Task objective:
Using the entries below, copy exactly each line from the line with "Кружка эмалированная Made" up to and including the line with "超任日版卡帶 ~ 雷霆任務", with every picture left out.

Exercise inputs:
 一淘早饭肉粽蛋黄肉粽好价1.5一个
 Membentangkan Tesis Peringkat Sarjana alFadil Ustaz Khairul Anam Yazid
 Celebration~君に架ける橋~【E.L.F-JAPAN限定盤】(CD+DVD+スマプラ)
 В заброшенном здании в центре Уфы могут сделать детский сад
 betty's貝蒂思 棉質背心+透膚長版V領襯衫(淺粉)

==

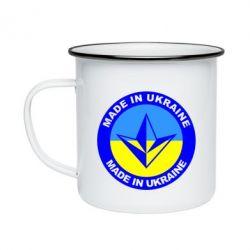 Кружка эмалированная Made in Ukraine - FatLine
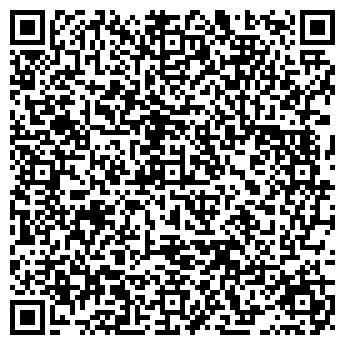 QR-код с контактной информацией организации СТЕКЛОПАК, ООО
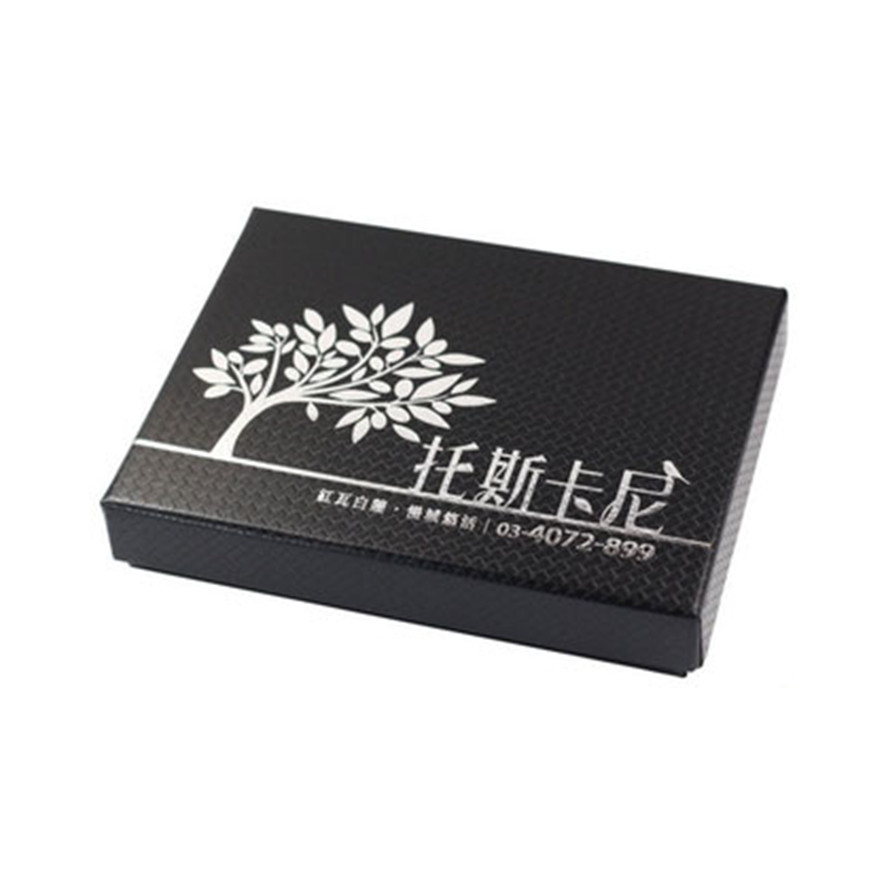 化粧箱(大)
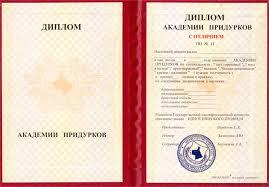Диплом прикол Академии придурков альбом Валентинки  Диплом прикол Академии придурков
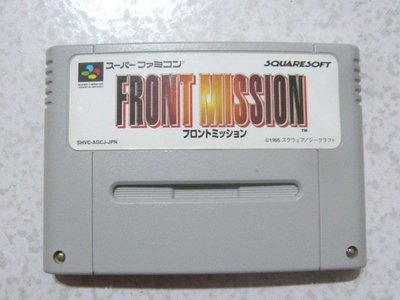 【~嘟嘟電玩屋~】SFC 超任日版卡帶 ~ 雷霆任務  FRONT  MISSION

...

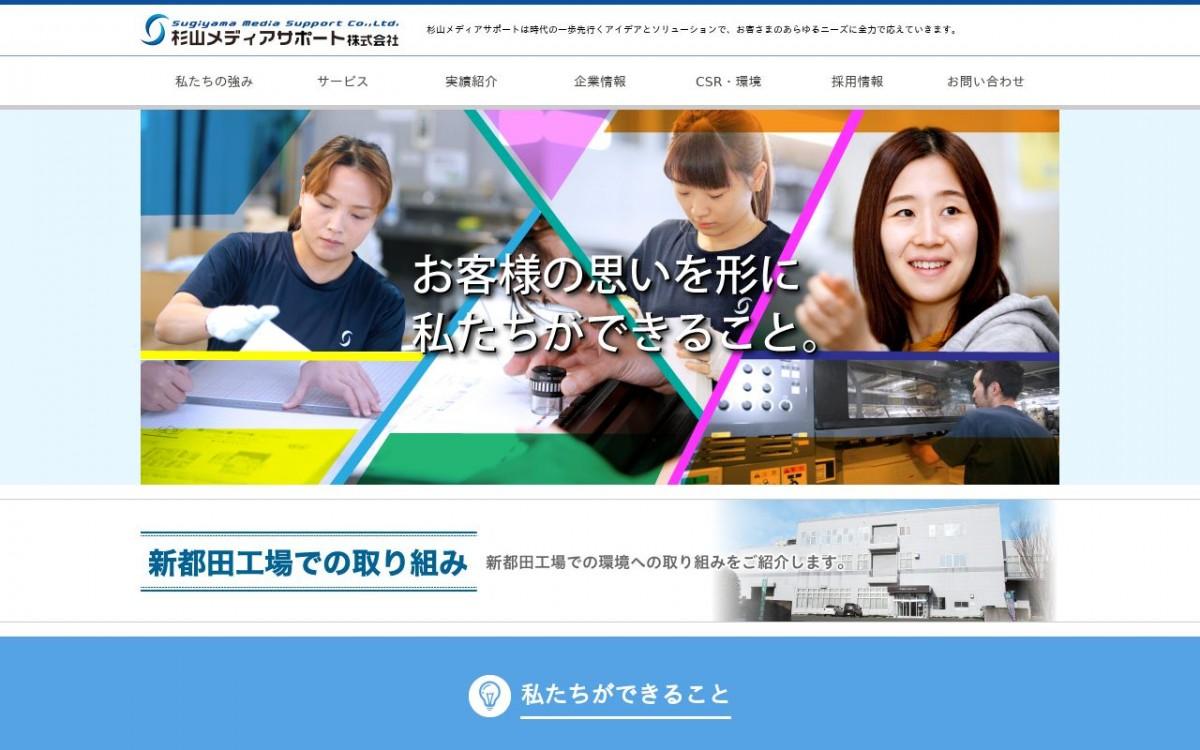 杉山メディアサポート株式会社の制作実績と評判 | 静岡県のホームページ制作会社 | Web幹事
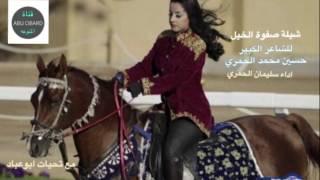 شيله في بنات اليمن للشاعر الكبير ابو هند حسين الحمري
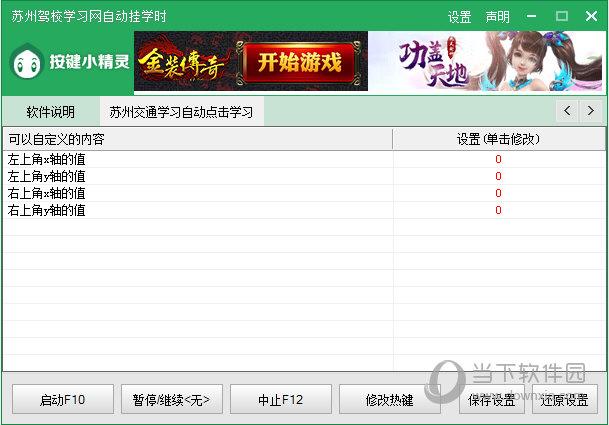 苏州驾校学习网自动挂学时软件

Task result:
 Кружка эмалированная Made in Ukraine - FatLine
 QR-код с контактной информацией организации СТЕКЛОПАК, ООО
 化粧箱(大)
Диплом прикол Академии придурков альбом Валентинки  Диплом прикол Академии придурков
 【~嘟嘟電玩屋~】SFC 超任日版卡帶 ~ 雷霆任務  FRONT  MISSION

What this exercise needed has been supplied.